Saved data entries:
════════

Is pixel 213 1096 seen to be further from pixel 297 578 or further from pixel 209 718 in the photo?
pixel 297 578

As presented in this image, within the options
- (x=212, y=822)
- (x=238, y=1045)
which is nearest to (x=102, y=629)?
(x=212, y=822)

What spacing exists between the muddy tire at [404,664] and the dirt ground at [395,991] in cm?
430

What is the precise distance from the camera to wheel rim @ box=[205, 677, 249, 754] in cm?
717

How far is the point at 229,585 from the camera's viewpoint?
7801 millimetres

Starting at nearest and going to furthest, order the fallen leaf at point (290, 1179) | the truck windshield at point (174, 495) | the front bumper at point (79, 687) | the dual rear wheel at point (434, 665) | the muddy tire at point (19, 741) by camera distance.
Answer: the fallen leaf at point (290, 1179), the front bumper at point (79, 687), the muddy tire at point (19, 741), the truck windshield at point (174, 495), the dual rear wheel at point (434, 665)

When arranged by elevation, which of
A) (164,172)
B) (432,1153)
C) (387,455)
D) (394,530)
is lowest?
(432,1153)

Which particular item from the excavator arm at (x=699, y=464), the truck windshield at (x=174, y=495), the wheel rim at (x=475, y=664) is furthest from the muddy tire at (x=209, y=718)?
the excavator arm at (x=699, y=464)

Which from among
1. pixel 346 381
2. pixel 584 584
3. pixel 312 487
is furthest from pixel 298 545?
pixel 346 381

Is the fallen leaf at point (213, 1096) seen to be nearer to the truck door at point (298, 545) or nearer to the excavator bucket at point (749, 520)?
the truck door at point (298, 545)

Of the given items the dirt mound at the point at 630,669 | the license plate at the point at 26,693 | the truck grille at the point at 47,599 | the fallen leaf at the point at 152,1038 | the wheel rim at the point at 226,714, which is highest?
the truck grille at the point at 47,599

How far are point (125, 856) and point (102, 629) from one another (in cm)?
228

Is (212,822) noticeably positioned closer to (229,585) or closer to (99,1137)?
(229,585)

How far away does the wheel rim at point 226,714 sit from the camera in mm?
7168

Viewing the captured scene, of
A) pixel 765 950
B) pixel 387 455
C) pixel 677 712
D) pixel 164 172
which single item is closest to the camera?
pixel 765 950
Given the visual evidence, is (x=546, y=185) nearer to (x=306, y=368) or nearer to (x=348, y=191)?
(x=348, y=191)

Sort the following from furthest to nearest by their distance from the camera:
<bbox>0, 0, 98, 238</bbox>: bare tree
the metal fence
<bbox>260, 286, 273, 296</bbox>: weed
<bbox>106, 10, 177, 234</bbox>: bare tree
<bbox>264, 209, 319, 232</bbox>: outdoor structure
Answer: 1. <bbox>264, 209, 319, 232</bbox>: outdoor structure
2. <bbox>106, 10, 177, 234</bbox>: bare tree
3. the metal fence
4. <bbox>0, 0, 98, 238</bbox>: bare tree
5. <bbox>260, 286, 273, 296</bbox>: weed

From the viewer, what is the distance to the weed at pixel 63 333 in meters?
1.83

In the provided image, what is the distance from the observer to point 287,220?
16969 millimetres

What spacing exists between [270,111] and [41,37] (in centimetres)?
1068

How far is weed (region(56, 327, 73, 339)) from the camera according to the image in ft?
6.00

════════

▶ What you should do
The entries above should be repeated exactly, every one of them.

▶ Task answer
Is pixel 213 1096 seen to be further from pixel 297 578 or further from pixel 209 718 in the photo?
pixel 297 578

As presented in this image, within the options
- (x=212, y=822)
- (x=238, y=1045)
which is nearest to (x=102, y=629)?
(x=212, y=822)

What spacing exists between the muddy tire at [404,664] and the dirt ground at [395,991] in cm?
430

What is the precise distance from the camera to wheel rim @ box=[205, 677, 249, 754] in cm?
717

How far is the point at 229,585 from the camera's viewpoint?
7801 millimetres

Starting at nearest and going to furthest, order the fallen leaf at point (290, 1179) | the truck windshield at point (174, 495) | the front bumper at point (79, 687) | the dual rear wheel at point (434, 665) | the muddy tire at point (19, 741) by camera distance.
Answer: the fallen leaf at point (290, 1179), the front bumper at point (79, 687), the muddy tire at point (19, 741), the truck windshield at point (174, 495), the dual rear wheel at point (434, 665)

When arranged by elevation, which of
A) (164,172)
B) (432,1153)
C) (387,455)
D) (394,530)
is lowest?
(432,1153)

Which particular item from the excavator arm at (x=699, y=464), the truck windshield at (x=174, y=495), the wheel rim at (x=475, y=664) is furthest from the muddy tire at (x=209, y=718)?
the excavator arm at (x=699, y=464)

Which from among
1. pixel 346 381
2. pixel 584 584
3. pixel 312 487
is furthest from pixel 298 545?
pixel 346 381

Is the fallen leaf at point (213, 1096) seen to be nearer to the truck door at point (298, 545) or nearer to the excavator bucket at point (749, 520)?
the truck door at point (298, 545)

Of the given items the dirt mound at the point at 630,669 | the license plate at the point at 26,693 | the truck grille at the point at 47,599 | the fallen leaf at the point at 152,1038 | the wheel rim at the point at 226,714, which is highest?
the truck grille at the point at 47,599

How far are point (125, 856) and point (102, 629) from one another (in cm)?
228

Is (212,822) noticeably positioned closer to (229,585) or closer to (99,1137)?
(229,585)

How far away does the wheel rim at point 226,714 sit from the camera in mm?
7168

Viewing the captured scene, of
A) pixel 765 950
B) pixel 387 455
C) pixel 677 712
D) pixel 164 172
which single item is closest to the camera?
pixel 765 950
Given the visual evidence, is (x=546, y=185) nearer to (x=306, y=368) or nearer to (x=348, y=191)?
(x=348, y=191)

Sort the following from furthest to nearest by their distance from the camera:
<bbox>0, 0, 98, 238</bbox>: bare tree
the metal fence
<bbox>260, 286, 273, 296</bbox>: weed
<bbox>106, 10, 177, 234</bbox>: bare tree
<bbox>264, 209, 319, 232</bbox>: outdoor structure
Answer: 1. <bbox>264, 209, 319, 232</bbox>: outdoor structure
2. <bbox>106, 10, 177, 234</bbox>: bare tree
3. the metal fence
4. <bbox>0, 0, 98, 238</bbox>: bare tree
5. <bbox>260, 286, 273, 296</bbox>: weed

From the viewer, what is the distance to the weed at pixel 63 333 in meters?
1.83

In the provided image, what is the distance from the observer to point 287,220?
16969 millimetres

What spacing exists between [270,111] and [41,37] (in centimetres)?
1068

How far is weed (region(56, 327, 73, 339)) from the camera according to the image in ft?
6.00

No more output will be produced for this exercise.